September’s US PPI data is next on tap. The headline on-year wholesale inflation rate is expected to rise to 2.6 percent, the highest since February 2012. US economic news-flow has broadly firmed relative to economists’ bets over the past four months, opening the door for an upside surprise. That might cap gold gains for now, although follow-through is likely to wait for the higher-profile CPI report due Friday.
Crude oil prices marked time as a slew of conflicting cues left prices without a clear lead. An EIA report predicted global supply and demand would soften in 2018. A competing analysis from OPEC upgraded demand estimates, citing a strengthening global economy while lowering supply projections for producers outside the cartel. Finally, API said US inventories added 3.1 million barrels last week.

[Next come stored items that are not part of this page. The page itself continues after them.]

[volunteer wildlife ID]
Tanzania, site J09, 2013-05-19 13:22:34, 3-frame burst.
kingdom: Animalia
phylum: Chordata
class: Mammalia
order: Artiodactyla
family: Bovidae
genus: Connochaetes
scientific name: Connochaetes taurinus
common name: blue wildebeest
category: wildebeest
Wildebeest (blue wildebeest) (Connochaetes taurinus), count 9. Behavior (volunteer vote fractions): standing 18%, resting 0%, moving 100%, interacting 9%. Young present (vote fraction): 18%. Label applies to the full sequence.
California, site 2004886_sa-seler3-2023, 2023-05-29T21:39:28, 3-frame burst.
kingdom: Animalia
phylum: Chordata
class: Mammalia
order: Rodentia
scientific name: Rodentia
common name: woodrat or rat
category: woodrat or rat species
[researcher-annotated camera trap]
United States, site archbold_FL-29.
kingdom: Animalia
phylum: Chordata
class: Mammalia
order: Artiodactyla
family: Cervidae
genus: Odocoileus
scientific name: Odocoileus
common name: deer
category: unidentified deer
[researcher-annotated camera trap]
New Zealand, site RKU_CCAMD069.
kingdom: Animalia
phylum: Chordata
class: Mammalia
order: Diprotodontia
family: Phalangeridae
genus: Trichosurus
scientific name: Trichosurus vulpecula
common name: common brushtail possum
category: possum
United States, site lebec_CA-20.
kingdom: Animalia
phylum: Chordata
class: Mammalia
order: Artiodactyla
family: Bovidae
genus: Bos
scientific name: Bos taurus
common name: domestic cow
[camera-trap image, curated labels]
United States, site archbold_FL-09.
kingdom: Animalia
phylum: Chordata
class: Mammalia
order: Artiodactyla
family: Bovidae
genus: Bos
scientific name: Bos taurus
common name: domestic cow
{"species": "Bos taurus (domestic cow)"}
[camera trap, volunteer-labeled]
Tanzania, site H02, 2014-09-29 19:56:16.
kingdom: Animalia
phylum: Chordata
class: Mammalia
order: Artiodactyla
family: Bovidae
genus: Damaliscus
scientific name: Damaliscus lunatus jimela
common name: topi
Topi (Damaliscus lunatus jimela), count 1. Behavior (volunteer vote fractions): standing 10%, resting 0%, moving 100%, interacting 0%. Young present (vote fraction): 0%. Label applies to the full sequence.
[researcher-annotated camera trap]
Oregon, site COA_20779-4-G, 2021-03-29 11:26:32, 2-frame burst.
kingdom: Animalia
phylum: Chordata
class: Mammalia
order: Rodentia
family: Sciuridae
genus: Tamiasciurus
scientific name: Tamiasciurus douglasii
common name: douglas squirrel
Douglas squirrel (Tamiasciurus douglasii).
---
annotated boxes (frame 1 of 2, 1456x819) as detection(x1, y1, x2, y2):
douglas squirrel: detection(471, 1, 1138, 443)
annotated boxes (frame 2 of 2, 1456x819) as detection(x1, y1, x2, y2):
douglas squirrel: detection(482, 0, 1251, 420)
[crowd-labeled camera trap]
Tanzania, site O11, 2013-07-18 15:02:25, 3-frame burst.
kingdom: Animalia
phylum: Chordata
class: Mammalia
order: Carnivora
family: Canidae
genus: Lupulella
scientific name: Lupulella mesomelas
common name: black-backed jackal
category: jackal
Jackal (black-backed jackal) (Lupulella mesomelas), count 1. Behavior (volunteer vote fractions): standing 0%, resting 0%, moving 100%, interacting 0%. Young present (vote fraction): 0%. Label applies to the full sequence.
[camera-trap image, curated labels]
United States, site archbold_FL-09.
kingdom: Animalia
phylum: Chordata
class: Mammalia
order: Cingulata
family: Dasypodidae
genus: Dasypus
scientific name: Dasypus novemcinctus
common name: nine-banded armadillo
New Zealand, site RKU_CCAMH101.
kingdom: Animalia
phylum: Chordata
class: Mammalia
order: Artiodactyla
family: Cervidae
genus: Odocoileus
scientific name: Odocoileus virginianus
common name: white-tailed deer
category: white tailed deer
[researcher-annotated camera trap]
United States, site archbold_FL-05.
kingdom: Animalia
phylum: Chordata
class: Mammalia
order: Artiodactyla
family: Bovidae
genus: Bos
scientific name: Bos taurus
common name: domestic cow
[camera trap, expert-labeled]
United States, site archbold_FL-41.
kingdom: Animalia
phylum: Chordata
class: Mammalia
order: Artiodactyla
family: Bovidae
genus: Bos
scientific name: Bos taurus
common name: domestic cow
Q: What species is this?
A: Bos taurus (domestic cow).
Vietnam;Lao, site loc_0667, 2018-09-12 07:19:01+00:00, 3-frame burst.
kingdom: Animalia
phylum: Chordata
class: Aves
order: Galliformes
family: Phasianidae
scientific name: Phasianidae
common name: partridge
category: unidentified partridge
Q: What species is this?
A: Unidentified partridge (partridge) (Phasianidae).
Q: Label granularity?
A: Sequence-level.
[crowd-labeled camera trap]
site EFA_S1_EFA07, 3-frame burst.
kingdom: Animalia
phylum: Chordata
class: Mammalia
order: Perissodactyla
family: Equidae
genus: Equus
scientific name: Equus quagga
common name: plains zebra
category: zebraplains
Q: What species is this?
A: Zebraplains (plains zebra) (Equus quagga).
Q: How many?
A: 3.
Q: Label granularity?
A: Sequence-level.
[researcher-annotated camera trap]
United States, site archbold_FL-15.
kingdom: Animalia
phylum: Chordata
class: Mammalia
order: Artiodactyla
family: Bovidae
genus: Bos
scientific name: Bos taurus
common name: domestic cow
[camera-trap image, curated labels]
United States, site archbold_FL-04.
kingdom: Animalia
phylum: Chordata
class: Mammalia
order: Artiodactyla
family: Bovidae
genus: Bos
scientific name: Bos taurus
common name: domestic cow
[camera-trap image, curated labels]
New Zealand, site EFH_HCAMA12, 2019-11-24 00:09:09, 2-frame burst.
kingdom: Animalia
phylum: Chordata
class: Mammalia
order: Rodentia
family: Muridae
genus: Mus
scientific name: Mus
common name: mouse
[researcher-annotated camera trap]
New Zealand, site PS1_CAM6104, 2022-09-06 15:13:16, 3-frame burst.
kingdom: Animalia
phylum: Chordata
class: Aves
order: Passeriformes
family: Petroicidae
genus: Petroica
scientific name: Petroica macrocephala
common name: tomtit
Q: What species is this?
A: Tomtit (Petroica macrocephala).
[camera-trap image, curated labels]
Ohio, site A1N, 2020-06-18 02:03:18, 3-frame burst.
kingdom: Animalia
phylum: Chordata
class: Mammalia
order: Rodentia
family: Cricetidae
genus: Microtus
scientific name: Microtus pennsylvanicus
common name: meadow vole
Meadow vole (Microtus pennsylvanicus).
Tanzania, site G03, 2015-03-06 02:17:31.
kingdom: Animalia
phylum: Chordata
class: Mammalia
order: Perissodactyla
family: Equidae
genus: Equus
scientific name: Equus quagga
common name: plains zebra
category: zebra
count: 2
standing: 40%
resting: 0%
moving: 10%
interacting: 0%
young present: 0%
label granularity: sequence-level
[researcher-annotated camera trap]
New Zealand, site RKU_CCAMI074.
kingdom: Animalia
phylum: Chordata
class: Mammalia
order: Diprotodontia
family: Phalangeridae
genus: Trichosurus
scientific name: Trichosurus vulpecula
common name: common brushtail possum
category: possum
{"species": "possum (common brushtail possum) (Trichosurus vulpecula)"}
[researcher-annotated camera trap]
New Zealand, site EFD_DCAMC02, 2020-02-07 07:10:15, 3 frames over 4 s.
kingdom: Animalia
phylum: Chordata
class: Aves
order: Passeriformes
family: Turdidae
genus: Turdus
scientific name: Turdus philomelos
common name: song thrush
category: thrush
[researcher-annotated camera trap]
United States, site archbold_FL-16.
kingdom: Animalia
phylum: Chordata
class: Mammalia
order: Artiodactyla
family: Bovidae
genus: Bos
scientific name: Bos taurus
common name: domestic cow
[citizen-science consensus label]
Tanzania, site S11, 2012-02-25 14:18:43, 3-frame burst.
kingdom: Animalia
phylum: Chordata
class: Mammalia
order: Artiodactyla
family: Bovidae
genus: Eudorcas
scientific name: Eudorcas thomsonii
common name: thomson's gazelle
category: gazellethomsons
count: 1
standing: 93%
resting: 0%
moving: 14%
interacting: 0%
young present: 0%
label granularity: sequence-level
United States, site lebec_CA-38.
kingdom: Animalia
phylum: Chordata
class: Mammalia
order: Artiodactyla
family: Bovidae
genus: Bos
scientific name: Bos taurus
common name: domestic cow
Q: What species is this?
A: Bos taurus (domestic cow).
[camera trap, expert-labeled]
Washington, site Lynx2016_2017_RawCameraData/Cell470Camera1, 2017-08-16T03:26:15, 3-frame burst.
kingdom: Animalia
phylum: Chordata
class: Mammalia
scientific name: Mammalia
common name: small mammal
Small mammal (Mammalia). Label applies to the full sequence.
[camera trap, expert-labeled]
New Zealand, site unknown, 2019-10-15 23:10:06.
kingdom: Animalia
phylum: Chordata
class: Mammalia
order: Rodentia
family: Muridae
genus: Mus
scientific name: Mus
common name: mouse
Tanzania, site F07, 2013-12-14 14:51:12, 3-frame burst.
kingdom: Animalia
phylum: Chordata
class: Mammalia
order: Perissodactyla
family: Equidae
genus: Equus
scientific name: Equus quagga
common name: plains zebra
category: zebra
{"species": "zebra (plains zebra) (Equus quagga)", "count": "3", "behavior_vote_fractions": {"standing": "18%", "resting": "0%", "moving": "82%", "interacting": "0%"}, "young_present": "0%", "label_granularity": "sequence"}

The IEA monthly report split the difference between the OPEC and EIA world-views, projecting that crude prices will be broadly steady next year as demand rises alongside swing supply. Perhaps most ominously, the group said global destocking will halt in 2018, though markets took the remark in stride. Official DOE data on US inventories is up ahead, with forecasts calling for a 2.04 million barrel drop.
GOLD TECHNICAL ANALYSIS – Gold prices are working on a fifth consecutive advance and testing key resistance in the 1295.46-87 area (former double top, 23.6% Fibonacci expansion). A daily close above this barrier exposes the 38.2% level at 1319.05. Trend defining support comes in at 1260.80, the October 6 low.